The politician sat as an independent until 2002, when he resigned branding the parliament a “parlour for pussy cats”.
His last political endeavour was in 2013 when he joined Ukip with a view to running in the European Parliament.
Born in Llanelli in 1947, Mr Richards graduated from Swansea University with a first-class honours degree in economics and statistics.
He joined the Royal Marines and later worked for the Ministry of Defence.
In the 1980s he became a household name for many when he worked as a Welsh language newsreader for the BBC and S4C.
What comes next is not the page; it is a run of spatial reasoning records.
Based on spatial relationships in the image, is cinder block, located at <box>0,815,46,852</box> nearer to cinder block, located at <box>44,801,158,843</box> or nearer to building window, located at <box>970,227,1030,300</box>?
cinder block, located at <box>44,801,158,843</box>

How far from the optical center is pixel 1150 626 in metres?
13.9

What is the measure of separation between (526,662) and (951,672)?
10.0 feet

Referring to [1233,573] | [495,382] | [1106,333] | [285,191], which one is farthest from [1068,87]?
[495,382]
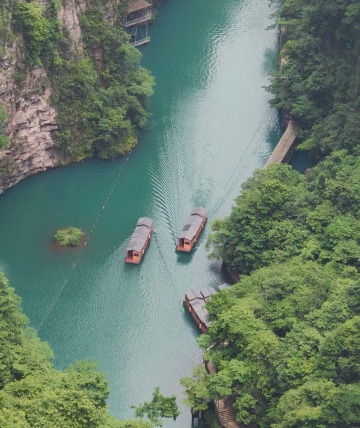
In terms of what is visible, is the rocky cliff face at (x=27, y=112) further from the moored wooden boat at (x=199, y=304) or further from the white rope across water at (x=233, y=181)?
the moored wooden boat at (x=199, y=304)

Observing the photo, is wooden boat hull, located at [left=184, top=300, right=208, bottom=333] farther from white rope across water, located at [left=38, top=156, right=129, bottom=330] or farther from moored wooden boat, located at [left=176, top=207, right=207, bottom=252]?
white rope across water, located at [left=38, top=156, right=129, bottom=330]

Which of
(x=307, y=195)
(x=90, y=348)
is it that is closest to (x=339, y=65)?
(x=307, y=195)

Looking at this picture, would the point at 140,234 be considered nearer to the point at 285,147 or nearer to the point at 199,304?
the point at 199,304

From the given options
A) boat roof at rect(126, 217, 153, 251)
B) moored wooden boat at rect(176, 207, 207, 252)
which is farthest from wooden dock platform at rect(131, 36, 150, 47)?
boat roof at rect(126, 217, 153, 251)

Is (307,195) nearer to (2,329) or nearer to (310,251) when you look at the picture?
(310,251)

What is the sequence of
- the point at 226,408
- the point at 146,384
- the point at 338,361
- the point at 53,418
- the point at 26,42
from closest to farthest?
1. the point at 53,418
2. the point at 338,361
3. the point at 226,408
4. the point at 146,384
5. the point at 26,42

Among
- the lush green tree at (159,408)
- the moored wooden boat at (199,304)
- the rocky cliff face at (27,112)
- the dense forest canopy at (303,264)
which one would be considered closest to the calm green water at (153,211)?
the moored wooden boat at (199,304)

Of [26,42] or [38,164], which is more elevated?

Mr Richards had cancer for several years and his family confirmed he died on Saturday aged 72.
In a statement, they said: “We are very sad to announce that Rod passed away peacefully at the Marie Curie hospice in Penarth after a long battle with cancer. He was surrounded by his family.
“Rod’s friends and family will remember his quick wit, kindness and love. Dad dedicated much of his life to the service of a country he loved and felt passionate about.
“Rod’s surviving three children and eight grandchildren will greatly miss their wonderful father and dadcu.”
Welsh Secretary Alun Cairns wrote on Twitter: “Very sad to learn of the passing of Rod Richards – a man with a great passion for politics.
“I had enormous respect for the political ability he demonstrated.”
While David Jones, who replaced Mr Richards in the Welsh Assembly in 2002, said:” Very sorry to learn of the death of my predecessor, Rod Richards, who had been suffering from cancer for some time.”